Mitochondria are particularly poor in cholesterol [33]; however, trafficking of cholesterol into this organelle is important since several metabolic processes, such as cholesterol conversion into 27-hydroxycholesterol [128] and biogenesis of steroid hormones from cholesterol in steroidogenic tissues, occur in mitochondria [129]. Various studies have examined the transport pathways of cholesterol from other cellular organelles into the inner mitochondrial membrane (IMM), where the conversion enzymes reside [130]. The StAR (steroidogenic acute regulatory) protein, synthesized in response to hormonal stimuli [131], is required for transferring cholesterol to the IMM [132]. This protein binds a single molecule of cholesterol and behaves as an LTP in vitro [133]; however, its role in vivo seems to be confined to the cytosolic face of the outer mitochondrial membrane (OMM) [134, 135]. Recent studies suggest that StAR may cooperate with other proteins on the OMM surface in order to facilitate the cholesterol transfer to the IMM [136]. In this view, it has been reported that a functional interplay may occur between StAR, the OMM translocator protein (also known as peripheral benzodiazepine receptor), and other regulatory proteins [137-139]; however a clear mechanistic understanding for the cholesterol transport from the OMM to the IMM, including the action of the StAR protein, is still lacking.
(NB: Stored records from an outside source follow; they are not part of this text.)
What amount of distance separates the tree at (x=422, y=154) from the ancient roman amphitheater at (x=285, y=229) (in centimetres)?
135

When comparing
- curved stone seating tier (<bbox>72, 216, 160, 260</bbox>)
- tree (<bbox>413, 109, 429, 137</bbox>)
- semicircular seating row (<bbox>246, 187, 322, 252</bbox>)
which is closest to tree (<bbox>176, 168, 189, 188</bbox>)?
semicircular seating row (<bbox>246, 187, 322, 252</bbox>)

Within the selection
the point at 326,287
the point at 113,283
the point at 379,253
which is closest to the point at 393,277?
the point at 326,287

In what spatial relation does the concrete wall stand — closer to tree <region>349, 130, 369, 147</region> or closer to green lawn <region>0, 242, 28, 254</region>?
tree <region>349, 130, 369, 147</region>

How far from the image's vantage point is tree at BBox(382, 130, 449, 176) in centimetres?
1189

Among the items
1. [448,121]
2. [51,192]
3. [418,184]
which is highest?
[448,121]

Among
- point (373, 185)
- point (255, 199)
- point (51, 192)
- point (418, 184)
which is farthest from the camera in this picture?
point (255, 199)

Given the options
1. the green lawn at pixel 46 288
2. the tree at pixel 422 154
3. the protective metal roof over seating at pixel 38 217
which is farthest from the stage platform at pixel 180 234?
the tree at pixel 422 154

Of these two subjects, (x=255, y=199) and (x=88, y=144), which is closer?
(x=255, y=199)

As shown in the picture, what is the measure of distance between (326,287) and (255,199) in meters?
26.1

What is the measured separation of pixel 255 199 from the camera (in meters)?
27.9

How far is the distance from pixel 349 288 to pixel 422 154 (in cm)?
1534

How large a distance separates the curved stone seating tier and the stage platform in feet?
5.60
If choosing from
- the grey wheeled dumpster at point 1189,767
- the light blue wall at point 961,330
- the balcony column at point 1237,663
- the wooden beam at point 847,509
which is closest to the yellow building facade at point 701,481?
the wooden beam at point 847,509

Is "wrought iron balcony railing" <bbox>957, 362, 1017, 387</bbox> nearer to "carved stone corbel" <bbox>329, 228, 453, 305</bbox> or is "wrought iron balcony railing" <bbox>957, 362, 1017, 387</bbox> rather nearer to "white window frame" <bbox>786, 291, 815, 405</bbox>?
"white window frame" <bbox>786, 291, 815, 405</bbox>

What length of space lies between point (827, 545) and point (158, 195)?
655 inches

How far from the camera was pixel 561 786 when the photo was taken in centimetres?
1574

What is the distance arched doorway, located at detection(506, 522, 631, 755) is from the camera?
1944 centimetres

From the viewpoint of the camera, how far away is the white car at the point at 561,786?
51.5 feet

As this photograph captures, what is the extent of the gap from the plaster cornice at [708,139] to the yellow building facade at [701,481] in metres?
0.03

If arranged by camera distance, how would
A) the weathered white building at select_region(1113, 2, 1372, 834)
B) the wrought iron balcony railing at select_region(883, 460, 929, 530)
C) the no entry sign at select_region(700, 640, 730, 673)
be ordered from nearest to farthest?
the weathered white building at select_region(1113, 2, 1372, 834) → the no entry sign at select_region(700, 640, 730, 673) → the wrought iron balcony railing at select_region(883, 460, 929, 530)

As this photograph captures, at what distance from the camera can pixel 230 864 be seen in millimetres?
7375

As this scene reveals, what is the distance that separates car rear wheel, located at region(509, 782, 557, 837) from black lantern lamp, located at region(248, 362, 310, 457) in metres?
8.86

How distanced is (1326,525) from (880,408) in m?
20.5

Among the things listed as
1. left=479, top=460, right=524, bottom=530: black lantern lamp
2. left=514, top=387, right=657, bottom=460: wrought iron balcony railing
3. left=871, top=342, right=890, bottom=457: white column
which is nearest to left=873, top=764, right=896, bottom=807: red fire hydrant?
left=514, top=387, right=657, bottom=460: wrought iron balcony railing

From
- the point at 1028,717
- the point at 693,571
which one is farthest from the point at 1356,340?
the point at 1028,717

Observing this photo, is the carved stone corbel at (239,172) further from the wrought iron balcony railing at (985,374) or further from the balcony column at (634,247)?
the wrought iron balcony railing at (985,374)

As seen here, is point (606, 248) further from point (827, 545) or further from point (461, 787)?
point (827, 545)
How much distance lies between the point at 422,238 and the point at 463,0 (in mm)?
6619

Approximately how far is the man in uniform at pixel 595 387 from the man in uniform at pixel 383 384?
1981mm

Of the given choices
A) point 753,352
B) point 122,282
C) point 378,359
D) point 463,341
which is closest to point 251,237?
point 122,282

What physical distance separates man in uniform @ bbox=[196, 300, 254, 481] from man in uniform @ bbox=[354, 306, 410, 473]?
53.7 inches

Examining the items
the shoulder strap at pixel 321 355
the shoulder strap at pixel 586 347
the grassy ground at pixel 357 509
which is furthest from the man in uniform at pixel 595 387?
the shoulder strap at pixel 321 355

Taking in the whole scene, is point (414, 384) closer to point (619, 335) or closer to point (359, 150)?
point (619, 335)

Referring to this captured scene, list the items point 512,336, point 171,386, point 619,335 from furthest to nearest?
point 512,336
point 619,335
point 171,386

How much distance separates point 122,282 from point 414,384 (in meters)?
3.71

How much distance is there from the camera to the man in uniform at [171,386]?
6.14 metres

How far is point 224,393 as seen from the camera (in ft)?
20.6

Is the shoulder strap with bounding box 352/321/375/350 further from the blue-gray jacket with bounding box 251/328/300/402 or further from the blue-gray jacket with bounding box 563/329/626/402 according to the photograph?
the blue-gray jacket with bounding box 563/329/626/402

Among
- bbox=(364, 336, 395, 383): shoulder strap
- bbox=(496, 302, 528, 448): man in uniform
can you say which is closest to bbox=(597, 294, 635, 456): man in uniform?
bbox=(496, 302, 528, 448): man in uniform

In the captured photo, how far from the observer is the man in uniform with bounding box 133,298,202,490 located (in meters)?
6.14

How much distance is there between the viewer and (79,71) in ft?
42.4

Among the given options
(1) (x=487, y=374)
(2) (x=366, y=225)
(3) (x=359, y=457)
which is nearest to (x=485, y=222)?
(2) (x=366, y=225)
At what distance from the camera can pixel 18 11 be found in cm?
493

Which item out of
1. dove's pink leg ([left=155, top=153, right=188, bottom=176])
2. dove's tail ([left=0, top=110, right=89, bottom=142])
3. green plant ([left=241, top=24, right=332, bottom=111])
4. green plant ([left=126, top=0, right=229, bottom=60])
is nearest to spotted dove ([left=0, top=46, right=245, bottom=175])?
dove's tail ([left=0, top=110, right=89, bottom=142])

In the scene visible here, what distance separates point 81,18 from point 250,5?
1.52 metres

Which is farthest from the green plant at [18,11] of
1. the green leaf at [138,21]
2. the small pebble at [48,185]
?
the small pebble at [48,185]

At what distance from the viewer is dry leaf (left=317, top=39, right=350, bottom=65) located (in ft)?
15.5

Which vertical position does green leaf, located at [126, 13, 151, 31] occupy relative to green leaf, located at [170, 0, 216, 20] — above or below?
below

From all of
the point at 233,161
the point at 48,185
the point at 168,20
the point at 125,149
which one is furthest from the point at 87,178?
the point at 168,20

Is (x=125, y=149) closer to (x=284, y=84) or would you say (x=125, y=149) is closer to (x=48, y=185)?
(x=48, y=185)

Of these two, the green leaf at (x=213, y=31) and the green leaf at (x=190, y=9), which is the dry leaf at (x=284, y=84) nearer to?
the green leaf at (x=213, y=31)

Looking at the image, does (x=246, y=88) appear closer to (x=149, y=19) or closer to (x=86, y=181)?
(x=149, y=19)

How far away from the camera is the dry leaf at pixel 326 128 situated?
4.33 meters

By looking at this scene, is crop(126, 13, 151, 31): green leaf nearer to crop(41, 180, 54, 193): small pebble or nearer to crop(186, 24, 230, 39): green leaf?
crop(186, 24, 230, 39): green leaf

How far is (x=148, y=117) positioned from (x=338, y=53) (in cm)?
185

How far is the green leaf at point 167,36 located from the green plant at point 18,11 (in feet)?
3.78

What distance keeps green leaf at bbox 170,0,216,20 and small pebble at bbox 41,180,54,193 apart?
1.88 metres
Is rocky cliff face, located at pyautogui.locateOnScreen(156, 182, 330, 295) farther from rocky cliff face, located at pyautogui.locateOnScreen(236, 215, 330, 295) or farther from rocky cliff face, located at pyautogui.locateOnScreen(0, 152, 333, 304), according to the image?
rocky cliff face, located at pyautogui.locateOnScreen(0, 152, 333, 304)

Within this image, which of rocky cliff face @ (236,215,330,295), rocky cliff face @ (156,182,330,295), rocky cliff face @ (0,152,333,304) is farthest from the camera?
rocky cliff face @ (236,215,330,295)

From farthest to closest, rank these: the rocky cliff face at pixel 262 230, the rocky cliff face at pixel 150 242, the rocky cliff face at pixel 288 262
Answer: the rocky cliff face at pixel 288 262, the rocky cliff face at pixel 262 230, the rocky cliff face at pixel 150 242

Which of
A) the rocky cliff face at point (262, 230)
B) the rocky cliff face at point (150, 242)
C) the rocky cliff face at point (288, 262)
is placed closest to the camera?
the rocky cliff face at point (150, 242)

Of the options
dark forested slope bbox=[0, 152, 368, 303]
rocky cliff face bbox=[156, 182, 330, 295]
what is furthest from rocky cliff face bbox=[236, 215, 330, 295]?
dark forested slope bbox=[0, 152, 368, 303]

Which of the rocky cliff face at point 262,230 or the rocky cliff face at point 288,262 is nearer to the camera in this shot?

The late endosomal membrane protein MLN64 (also known as STARD3) has been shown to promote the mobilization of LE/LY cholesterol toward mitochondria [140, 141]. This protein is firmly attached to the LE/LY limiting membrane through its N-terminal domain, whereas its C-terminal region, which consists in a START (StAR-related lipid transfer) domain, is situated in the cytoplasm [142]. The MLN64 START domain is a hydrophobic pocket that binds a single molecule of cholesterol [74, 75]. A proposed mechanism is that MLN64 may operate in inter-organelle sterol transfer, implying tight contact between membranes of LE/LY and mitochondria [143].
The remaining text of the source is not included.